Julia Shumway
The Bulletin

Bend city officials don’t expect the first house on the 2,380 acres the city is allowed to annex to be completed until late 2020 at the earliest — about four years after Bend received state approval to annex and develop the land.

That first new house will be on the west side of town, in an area where four landowners reached an agreement with the city late last year detailing what new roads, roundabouts, sewer facilities and water lines they’ll build, Bend Community Development Director Russ Grayson said. When it’s fully developed, the 412 acres on the west side of Bend will add nearly 1,200 new homes, but full development is years away.

Builders are motivated, Grayson said.

“Everybody wants to move super fast,” he said. “This is not slow in the development world.”

Building on the outskirts of cities is more difficult in Oregon than it is in other fast-growing Western cities, in large part because of Oregon’s anti-sprawl law that requires cities to demonstrate to the state how many new residents they expect to move in and where those residents will live before they can expand boundaries. Bend expects its population to increase by more than 20,000 — to about 115,000 — by 2028, Bend long-range planning manager Brian Rankin said.

Between homes for new residents and vacation homeowners, Bend needs about 17,000 new houses and apartment units to meet demand by 2028. At least 5,282 of those are intended to be in the new land the city will add. Developers can always build more, Rankin said.

Some areas are closer to developing than others.

Roadblocks to building in some areas include the cost of sewer and water lines, new major roadways, and the ownership breakdown — it’s easier to create a development plan if one or two groups own all the land in the area than it is if a bunch of individual property owners with smaller lots have to come together.

Last year, the Bend City Council increased fees on water, sewer and new buildings to fund the extensions of two major roads needed in the expansion areas: Empire Avenue in northeast Bend and Murphy Road in southeast Bend. Committees working on an area plan for the 474-acre elbow-shaped expansion area to the southeast and recommendations for redeveloping areas in the core area of Bend with higher density have met several times this year.

While the city is focused on the elbow-shaped southeastern lot and the core of Bend, development is moving the fastest in the area on the west side. Developers there expect to present a master plan and annexation agreement to the City Council in May or June, Grayson said.

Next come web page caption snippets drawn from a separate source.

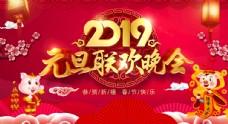 2019元旦晚会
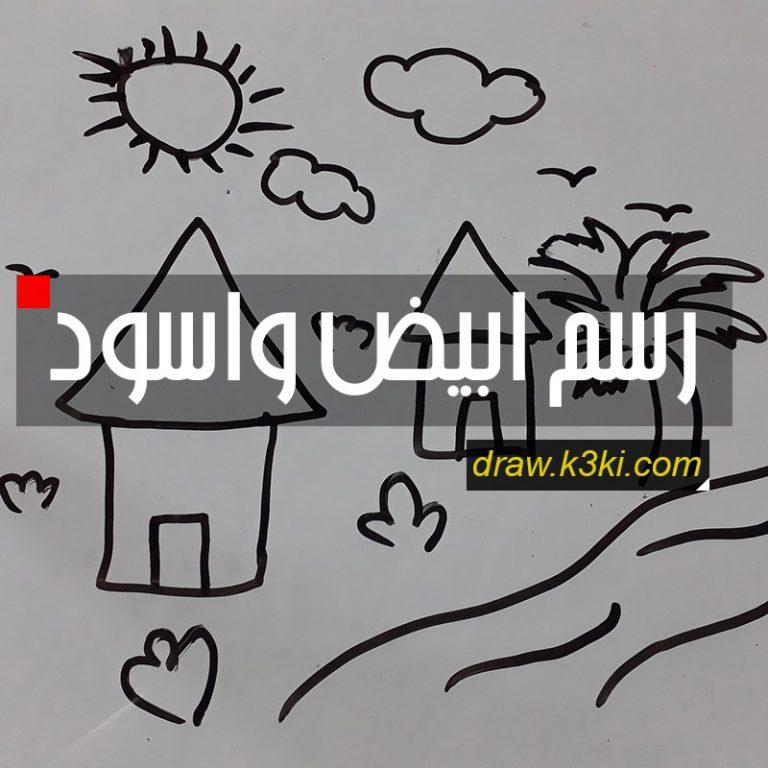 رسم ابيض واسود تعلم الرسم ببساطة على اللوح تعلم الرسم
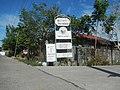 3007Gapan City Nueva Ecija Landmarks 17.jpg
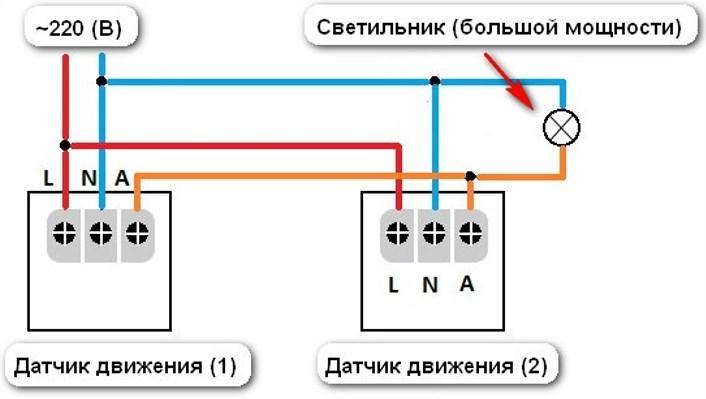 Способ подключения датчика с параллельным кольцом на котором установлен выключатель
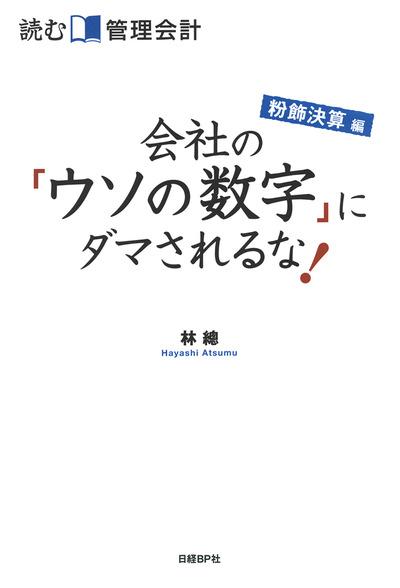 読む管理会計 粉飾決算編 会社の「ウソの数字」-電子書籍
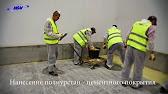 Купить тощий бетон с доставкой по москве и московской области, тощий бетон цена за м3 самая низкая в москве и области, бетонный завод рбу.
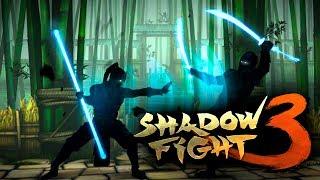 Shadow Fight 3 - ПЕРВЫЙ ВЗГЛЯД ОТ ШИМОРО И PVP! - ШИКАРНО!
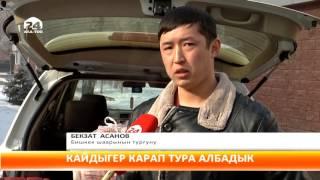Кыргызстандыктар авиакырсыктан жабыркагандарга жардам көрсөтүүдө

Builders then plan to start installing infrastructure and grading surfaces later this summer, with the first house available more than a year later.

In the elbow, a new high school will open in fall 2021 but the rest of the land will take longer to develop, Grayson said. Because multiple landowners hold property in the area and roads won’t fit solely along property lines, it will take a lot of work to come up with a plan for the area, he said.

“Realistically, that’s probably three to five years out at this time,” he said. “Who’s building what when and who’s going to get easements through all these properties in the meantime?”

At least 820 homes are expected in the elbow.

A developer in the 465-acre northeast expansion area has been working with the city for six to eight months and expects to have a master plan approved late this year, he said. Construction could start in that area, which is expected to add 1,090 homes, in 2020.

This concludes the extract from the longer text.